◆ INSTRUCTIONS TO FOLLOW ◆
Format every line of the material below as a JSON list of strings, one string per line, with blank lines omitted. Leave the pictures out of the answer.

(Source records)

════

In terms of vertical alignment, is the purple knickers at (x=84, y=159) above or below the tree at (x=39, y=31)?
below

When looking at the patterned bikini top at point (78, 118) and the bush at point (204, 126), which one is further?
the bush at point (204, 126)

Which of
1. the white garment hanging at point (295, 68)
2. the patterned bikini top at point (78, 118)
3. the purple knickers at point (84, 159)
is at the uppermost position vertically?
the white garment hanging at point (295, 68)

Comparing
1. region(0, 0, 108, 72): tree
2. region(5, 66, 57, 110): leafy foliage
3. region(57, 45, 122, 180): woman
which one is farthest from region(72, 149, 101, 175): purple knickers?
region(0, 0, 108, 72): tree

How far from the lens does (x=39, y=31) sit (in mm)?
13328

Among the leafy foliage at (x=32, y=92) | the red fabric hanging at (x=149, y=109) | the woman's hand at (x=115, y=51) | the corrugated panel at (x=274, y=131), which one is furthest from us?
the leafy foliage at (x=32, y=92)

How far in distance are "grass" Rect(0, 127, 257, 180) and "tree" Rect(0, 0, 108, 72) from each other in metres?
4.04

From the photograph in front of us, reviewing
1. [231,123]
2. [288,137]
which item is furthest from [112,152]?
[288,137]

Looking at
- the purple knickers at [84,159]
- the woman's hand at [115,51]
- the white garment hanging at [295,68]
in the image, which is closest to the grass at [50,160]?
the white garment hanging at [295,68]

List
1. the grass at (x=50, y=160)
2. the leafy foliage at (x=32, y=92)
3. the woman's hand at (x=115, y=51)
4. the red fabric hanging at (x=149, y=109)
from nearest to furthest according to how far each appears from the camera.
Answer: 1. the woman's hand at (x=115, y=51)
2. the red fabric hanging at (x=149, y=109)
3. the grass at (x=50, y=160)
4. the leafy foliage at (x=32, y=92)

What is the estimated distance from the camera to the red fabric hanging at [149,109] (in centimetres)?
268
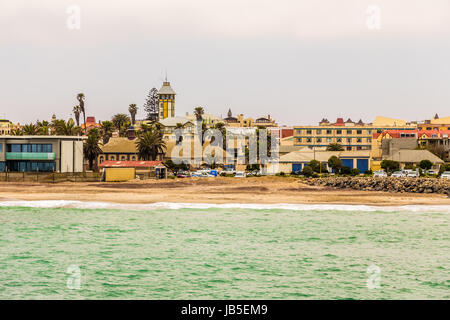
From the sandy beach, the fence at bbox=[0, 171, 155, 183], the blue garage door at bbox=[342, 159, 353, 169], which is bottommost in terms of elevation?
the sandy beach

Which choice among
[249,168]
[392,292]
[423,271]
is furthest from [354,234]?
[249,168]

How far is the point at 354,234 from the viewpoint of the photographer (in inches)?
1583

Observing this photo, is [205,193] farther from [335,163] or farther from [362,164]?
[362,164]

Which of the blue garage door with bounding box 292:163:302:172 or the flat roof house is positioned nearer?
the flat roof house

════

◆ EXPECTED OUTPUT ◆
[
  "In terms of vertical alignment, is the purple knickers at (x=84, y=159) above or below the tree at (x=39, y=31)?",
  "below",
  "When looking at the patterned bikini top at point (78, 118) and the bush at point (204, 126), which one is further?",
  "the bush at point (204, 126)",
  "Which of",
  "1. the white garment hanging at point (295, 68)",
  "2. the patterned bikini top at point (78, 118)",
  "3. the purple knickers at point (84, 159)",
  "is at the uppermost position vertically?",
  "the white garment hanging at point (295, 68)",
  "Comparing",
  "1. region(0, 0, 108, 72): tree",
  "2. region(5, 66, 57, 110): leafy foliage",
  "3. region(57, 45, 122, 180): woman",
  "which one is farthest from region(72, 149, 101, 175): purple knickers?",
  "region(0, 0, 108, 72): tree",
  "How far from the lens does (x=39, y=31) sit (in mm)?",
  "13328",
  "Among the leafy foliage at (x=32, y=92) | the red fabric hanging at (x=149, y=109) | the woman's hand at (x=115, y=51) | the corrugated panel at (x=274, y=131), which one is furthest from us?",
  "the leafy foliage at (x=32, y=92)",
  "How far in distance are \"grass\" Rect(0, 127, 257, 180) and \"tree\" Rect(0, 0, 108, 72) from each other in metres?",
  "4.04",
  "From the photograph in front of us, reviewing",
  "1. [231,123]",
  "2. [288,137]",
  "which item is furthest from [112,152]?",
  "[288,137]",
  "Looking at",
  "- the purple knickers at [84,159]",
  "- the woman's hand at [115,51]",
  "- the white garment hanging at [295,68]",
  "in the image, which is closest to the grass at [50,160]?",
  "the white garment hanging at [295,68]",
  "List",
  "1. the grass at (x=50, y=160)",
  "2. the leafy foliage at (x=32, y=92)",
  "3. the woman's hand at (x=115, y=51)",
  "4. the red fabric hanging at (x=149, y=109)",
  "from nearest to furthest according to how far each appears from the camera.",
  "Answer: 1. the woman's hand at (x=115, y=51)",
  "2. the red fabric hanging at (x=149, y=109)",
  "3. the grass at (x=50, y=160)",
  "4. the leafy foliage at (x=32, y=92)",
  "What is the estimated distance from the camera to the red fabric hanging at [149,109] (in centimetres)?",
  "268",
  "From the sandy beach, the fence at bbox=[0, 171, 155, 183], the blue garage door at bbox=[342, 159, 353, 169], which is bottommost in terms of elevation?",
  "the sandy beach",
  "Which choice among",
  "[249,168]",
  "[392,292]",
  "[423,271]",
  "is furthest from [354,234]?",
  "[249,168]",
  "How far is the point at 354,234 from the viewpoint of the photographer (in inches)?",
  "1583",
  "Observing this photo, is [205,193] farther from [335,163] or farther from [362,164]?",
  "[362,164]",
  "Which of the blue garage door with bounding box 292:163:302:172 or the flat roof house is positioned nearer?",
  "the flat roof house"
]